It wasn't; the light was wrong. No, he corrected himself, that wasn't it. Everything was too right. What he could see wasn't brighter as much as clearer, and his surroundings—the trees, the grass, even the sky—seemed to have a vibrant internal luminance. This was beauty of a kind no planet could hold, pure and utterly serene.

He might not know what was going on, Tarlac decided, but if this was death, there was a lot to be said for it. He'd have liked to have a body, though, to let him feel and smell as he could somehow see.

There was a feeling of amused agreement, and he did have a body. So did the eleven Traiti now in the grove with him, three females and seven n'Cor'naya, all of whom shared the luminance of the grove. He knew without looking that he did too, and that he was dressed as his original body was, in open-shirted uniform. He also knew by now who these people were; their images stood on the upper tier of every Traiti altar.

"Welcome, Ruhar," said the one Tarlac recognized as the presence which had brought him here. The voice was as clear and pure as the light. "And welcome to your place in the Circle of Lords."

Tarlac recognized him from the statuettes and from his Vision. He took a deep breath of the sweet, vital air before he spoke. "My place, Lord Kranath? I'm human, not Traiti."

"In body," Kranath agreed, smiling. "In mind you are both, and have been since your conception. We insured that. The human body on Ch'kara's altar means nothing. Here you—and we—can be either. Think of yourself as Traiti, Ruhar."
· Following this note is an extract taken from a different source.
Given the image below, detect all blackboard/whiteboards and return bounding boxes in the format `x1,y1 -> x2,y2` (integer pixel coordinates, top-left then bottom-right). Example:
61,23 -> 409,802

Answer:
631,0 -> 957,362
Remembering his Vision of being Kranath, and before that the time at the altar when he'd felt as much Traiti as human, Tarlac did as he was told. There was a brief indescribable sensation, and when he ran his tongue over sharp triangular teeth, he realized that his experience as Kranath, impressive as it had been, was only a shadow of this— seeming?—reality. He touched his face, ran fingertips along the scars on his chest, extended and retracted powerful claws … yes, this body felt as appropriate as his own. And the grove's other occupants were now in human bodies.
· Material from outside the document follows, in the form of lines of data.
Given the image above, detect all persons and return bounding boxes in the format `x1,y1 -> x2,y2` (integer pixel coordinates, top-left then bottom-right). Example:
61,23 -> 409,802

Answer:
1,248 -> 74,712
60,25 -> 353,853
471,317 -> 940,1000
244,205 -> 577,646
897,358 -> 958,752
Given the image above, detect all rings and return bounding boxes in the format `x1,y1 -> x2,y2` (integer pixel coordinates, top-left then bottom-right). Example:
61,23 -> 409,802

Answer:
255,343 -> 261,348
His place, Tarlac thought bemusedly. He didn't think he quite liked that idea, and for a moment he let himself indulge in a fantasy that he hadn't died but was in the middle of a hypoxia-induced hallucination. It didn't last; he knew that what he was experiencing was quite real. He was in a Traiti body that fit him perfectly well, though he'd prefer the familiarity of his human form.
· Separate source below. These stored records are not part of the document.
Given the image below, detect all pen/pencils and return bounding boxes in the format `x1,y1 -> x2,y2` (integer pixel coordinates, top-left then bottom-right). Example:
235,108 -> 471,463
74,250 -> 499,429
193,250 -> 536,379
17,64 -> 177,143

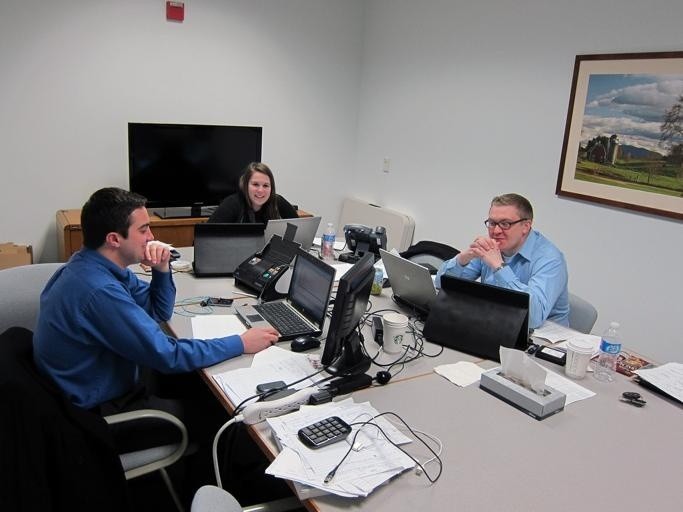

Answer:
231,290 -> 258,298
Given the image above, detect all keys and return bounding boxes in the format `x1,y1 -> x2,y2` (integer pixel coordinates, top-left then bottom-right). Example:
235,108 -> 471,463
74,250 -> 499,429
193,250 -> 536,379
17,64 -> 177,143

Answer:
619,390 -> 646,409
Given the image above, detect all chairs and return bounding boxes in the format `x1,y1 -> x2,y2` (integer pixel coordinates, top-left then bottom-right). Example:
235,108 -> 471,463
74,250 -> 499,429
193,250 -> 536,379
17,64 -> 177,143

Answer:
190,483 -> 305,512
1,263 -> 71,332
0,326 -> 189,510
405,240 -> 461,277
568,292 -> 597,334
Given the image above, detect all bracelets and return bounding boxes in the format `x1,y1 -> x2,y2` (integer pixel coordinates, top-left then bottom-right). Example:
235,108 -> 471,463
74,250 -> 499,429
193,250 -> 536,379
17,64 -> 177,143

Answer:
491,262 -> 507,272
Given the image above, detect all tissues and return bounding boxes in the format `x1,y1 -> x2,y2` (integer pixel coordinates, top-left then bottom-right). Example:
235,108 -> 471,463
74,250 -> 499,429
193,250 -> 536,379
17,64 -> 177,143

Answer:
479,344 -> 568,422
He felt the sensation of change again, and the glade's Traiti and human Lords returned to the bodies they'd first had. "One's original form is usually best," Kranath agreed calmly.

"You have accepted that we exist," Sepol—Lord of the Ordeal—put in. "And you have accepted the abilities of those who went before. Why, then, are you so reluctant to accept the fact that we have called you to join us?"